WHAT YOU NEED TO DO -> Write every record out again exactly as shown below.

START RECORDS TO USE

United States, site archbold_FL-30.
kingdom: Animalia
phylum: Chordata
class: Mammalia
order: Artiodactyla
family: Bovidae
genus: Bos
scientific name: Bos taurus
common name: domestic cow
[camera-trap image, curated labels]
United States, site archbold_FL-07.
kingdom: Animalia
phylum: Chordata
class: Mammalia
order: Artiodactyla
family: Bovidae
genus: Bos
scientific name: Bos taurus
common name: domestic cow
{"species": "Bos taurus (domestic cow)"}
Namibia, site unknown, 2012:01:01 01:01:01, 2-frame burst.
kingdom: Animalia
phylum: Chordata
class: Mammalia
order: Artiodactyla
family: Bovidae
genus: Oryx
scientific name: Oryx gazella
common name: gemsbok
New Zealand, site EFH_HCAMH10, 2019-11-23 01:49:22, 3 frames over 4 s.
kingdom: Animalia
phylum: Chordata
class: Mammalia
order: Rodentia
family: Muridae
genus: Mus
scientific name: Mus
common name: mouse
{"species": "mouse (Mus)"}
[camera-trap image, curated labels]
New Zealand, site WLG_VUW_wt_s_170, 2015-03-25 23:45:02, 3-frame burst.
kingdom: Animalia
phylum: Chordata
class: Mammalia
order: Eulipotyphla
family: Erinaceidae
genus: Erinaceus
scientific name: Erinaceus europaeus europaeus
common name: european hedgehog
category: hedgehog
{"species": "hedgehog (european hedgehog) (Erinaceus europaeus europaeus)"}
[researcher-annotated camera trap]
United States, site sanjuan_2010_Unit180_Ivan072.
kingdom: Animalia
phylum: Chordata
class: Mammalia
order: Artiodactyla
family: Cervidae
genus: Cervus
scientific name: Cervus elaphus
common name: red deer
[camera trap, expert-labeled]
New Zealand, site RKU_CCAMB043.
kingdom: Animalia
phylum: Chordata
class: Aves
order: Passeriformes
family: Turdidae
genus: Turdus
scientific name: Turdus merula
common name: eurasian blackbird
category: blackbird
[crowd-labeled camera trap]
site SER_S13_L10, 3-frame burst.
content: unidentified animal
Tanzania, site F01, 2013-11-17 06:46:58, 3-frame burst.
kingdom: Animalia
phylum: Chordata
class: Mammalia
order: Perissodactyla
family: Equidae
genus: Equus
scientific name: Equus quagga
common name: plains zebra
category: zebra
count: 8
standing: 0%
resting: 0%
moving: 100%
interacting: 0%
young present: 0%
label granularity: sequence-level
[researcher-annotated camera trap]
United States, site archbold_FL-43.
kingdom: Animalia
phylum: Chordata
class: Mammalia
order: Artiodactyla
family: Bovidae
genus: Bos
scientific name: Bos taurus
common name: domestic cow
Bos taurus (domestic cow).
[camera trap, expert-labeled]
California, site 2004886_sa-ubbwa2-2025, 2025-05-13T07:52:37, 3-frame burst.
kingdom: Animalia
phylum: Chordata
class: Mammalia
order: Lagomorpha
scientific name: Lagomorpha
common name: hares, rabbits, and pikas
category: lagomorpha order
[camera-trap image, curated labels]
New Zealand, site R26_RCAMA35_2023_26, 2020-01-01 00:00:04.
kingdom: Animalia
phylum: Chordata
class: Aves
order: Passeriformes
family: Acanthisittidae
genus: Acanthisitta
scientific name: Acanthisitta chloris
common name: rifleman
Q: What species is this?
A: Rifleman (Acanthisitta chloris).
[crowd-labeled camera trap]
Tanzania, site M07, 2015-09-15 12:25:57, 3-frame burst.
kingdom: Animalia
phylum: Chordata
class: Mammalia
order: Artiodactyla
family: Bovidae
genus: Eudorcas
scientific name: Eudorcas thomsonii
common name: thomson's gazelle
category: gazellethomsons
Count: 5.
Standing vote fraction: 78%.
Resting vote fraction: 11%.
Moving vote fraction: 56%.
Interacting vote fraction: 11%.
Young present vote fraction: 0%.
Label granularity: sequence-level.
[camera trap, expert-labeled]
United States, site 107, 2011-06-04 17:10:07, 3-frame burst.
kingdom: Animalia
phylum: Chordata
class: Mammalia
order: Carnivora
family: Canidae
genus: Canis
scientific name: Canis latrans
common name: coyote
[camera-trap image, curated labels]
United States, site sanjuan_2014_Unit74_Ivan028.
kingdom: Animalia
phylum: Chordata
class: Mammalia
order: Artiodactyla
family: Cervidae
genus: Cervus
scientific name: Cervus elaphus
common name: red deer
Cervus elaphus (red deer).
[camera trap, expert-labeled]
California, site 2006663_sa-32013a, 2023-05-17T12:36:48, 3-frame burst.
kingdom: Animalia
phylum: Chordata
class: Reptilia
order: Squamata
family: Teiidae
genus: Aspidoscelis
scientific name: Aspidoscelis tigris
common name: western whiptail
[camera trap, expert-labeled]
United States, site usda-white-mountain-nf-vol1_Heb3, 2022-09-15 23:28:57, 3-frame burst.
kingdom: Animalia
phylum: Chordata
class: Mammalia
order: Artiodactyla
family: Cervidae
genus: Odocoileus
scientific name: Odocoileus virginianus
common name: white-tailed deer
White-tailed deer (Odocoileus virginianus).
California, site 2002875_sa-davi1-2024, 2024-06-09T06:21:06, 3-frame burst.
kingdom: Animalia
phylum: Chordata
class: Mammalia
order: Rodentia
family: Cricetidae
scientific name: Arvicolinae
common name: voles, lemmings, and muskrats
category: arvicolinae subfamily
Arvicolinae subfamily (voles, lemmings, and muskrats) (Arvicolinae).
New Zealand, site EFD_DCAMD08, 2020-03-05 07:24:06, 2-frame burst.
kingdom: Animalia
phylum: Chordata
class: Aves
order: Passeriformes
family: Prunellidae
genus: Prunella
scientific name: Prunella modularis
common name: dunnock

END RECORDS TO USE

RESPONSE ->
United States, site archbold_FL-30.
kingdom: Animalia
phylum: Chordata
class: Mammalia
order: Artiodactyla
family: Bovidae
genus: Bos
scientific name: Bos taurus
common name: domestic cow
[camera-trap image, curated labels]
United States, site archbold_FL-07.
kingdom: Animalia
phylum: Chordata
class: Mammalia
order: Artiodactyla
family: Bovidae
genus: Bos
scientific name: Bos taurus
common name: domestic cow
{"species": "Bos taurus (domestic cow)"}
Namibia, site unknown, 2012:01:01 01:01:01, 2-frame burst.
kingdom: Animalia
phylum: Chordata
class: Mammalia
order: Artiodactyla
family: Bovidae
genus: Oryx
scientific name: Oryx gazella
common name: gemsbok
New Zealand, site EFH_HCAMH10, 2019-11-23 01:49:22, 3 frames over 4 s.
kingdom: Animalia
phylum: Chordata
class: Mammalia
order: Rodentia
family: Muridae
genus: Mus
scientific name: Mus
common name: mouse
{"species": "mouse (Mus)"}
[camera-trap image, curated labels]
New Zealand, site WLG_VUW_wt_s_170, 2015-03-25 23:45:02, 3-frame burst.
kingdom: Animalia
phylum: Chordata
class: Mammalia
order: Eulipotyphla
family: Erinaceidae
genus: Erinaceus
scientific name: Erinaceus europaeus europaeus
common name: european hedgehog
category: hedgehog
{"species": "hedgehog (european hedgehog) (Erinaceus europaeus europaeus)"}
[researcher-annotated camera trap]
United States, site sanjuan_2010_Unit180_Ivan072.
kingdom: Animalia
phylum: Chordata
class: Mammalia
order: Artiodactyla
family: Cervidae
genus: Cervus
scientific name: Cervus elaphus
common name: red deer
[camera trap, expert-labeled]
New Zealand, site RKU_CCAMB043.
kingdom: Animalia
phylum: Chordata
class: Aves
order: Passeriformes
family: Turdidae
genus: Turdus
scientific name: Turdus merula
common name: eurasian blackbird
category: blackbird
[crowd-labeled camera trap]
site SER_S13_L10, 3-frame burst.
content: unidentified animal
Tanzania, site F01, 2013-11-17 06:46:58, 3-frame burst.
kingdom: Animalia
phylum: Chordata
class: Mammalia
order: Perissodactyla
family: Equidae
genus: Equus
scientific name: Equus quagga
common name: plains zebra
category: zebra
count: 8
standing: 0%
resting: 0%
moving: 100%
interacting: 0%
young present: 0%
label granularity: sequence-level
[researcher-annotated camera trap]
United States, site archbold_FL-43.
kingdom: Animalia
phylum: Chordata
class: Mammalia
order: Artiodactyla
family: Bovidae
genus: Bos
scientific name: Bos taurus
common name: domestic cow
Bos taurus (domestic cow).
[camera trap, expert-labeled]
California, site 2004886_sa-ubbwa2-2025, 2025-05-13T07:52:37, 3-frame burst.
kingdom: Animalia
phylum: Chordata
class: Mammalia
order: Lagomorpha
scientific name: Lagomorpha
common name: hares, rabbits, and pikas
category: lagomorpha order
[camera-trap image, curated labels]
New Zealand, site R26_RCAMA35_2023_26, 2020-01-01 00:00:04.
kingdom: Animalia
phylum: Chordata
class: Aves
order: Passeriformes
family: Acanthisittidae
genus: Acanthisitta
scientific name: Acanthisitta chloris
common name: rifleman
Q: What species is this?
A: Rifleman (Acanthisitta chloris).
[crowd-labeled camera trap]
Tanzania, site M07, 2015-09-15 12:25:57, 3-frame burst.
kingdom: Animalia
phylum: Chordata
class: Mammalia
order: Artiodactyla
family: Bovidae
genus: Eudorcas
scientific name: Eudorcas thomsonii
common name: thomson's gazelle
category: gazellethomsons
Count: 5.
Standing vote fraction: 78%.
Resting vote fraction: 11%.
Moving vote fraction: 56%.
Interacting vote fraction: 11%.
Young present vote fraction: 0%.
Label granularity: sequence-level.
[camera trap, expert-labeled]
United States, site 107, 2011-06-04 17:10:07, 3-frame burst.
kingdom: Animalia
phylum: Chordata
class: Mammalia
order: Carnivora
family: Canidae
genus: Canis
scientific name: Canis latrans
common name: coyote
[camera-trap image, curated labels]
United States, site sanjuan_2014_Unit74_Ivan028.
kingdom: Animalia
phylum: Chordata
class: Mammalia
order: Artiodactyla
family: Cervidae
genus: Cervus
scientific name: Cervus elaphus
common name: red deer
Cervus elaphus (red deer).
[camera trap, expert-labeled]
California, site 2006663_sa-32013a, 2023-05-17T12:36:48, 3-frame burst.
kingdom: Animalia
phylum: Chordata
class: Reptilia
order: Squamata
family: Teiidae
genus: Aspidoscelis
scientific name: Aspidoscelis tigris
common name: western whiptail
[camera trap, expert-labeled]
United States, site usda-white-mountain-nf-vol1_Heb3, 2022-09-15 23:28:57, 3-frame burst.
kingdom: Animalia
phylum: Chordata
class: Mammalia
order: Artiodactyla
family: Cervidae
genus: Odocoileus
scientific name: Odocoileus virginianus
common name: white-tailed deer
White-tailed deer (Odocoileus virginianus).
California, site 2002875_sa-davi1-2024, 2024-06-09T06:21:06, 3-frame burst.
kingdom: Animalia
phylum: Chordata
class: Mammalia
order: Rodentia
family: Cricetidae
scientific name: Arvicolinae
common name: voles, lemmings, and muskrats
category: arvicolinae subfamily
Arvicolinae subfamily (voles, lemmings, and muskrats) (Arvicolinae).
New Zealand, site EFD_DCAMD08, 2020-03-05 07:24:06, 2-frame burst.
kingdom: Animalia
phylum: Chordata
class: Aves
order: Passeriformes
family: Prunellidae
genus: Prunella
scientific name: Prunella modularis
common name: dunnock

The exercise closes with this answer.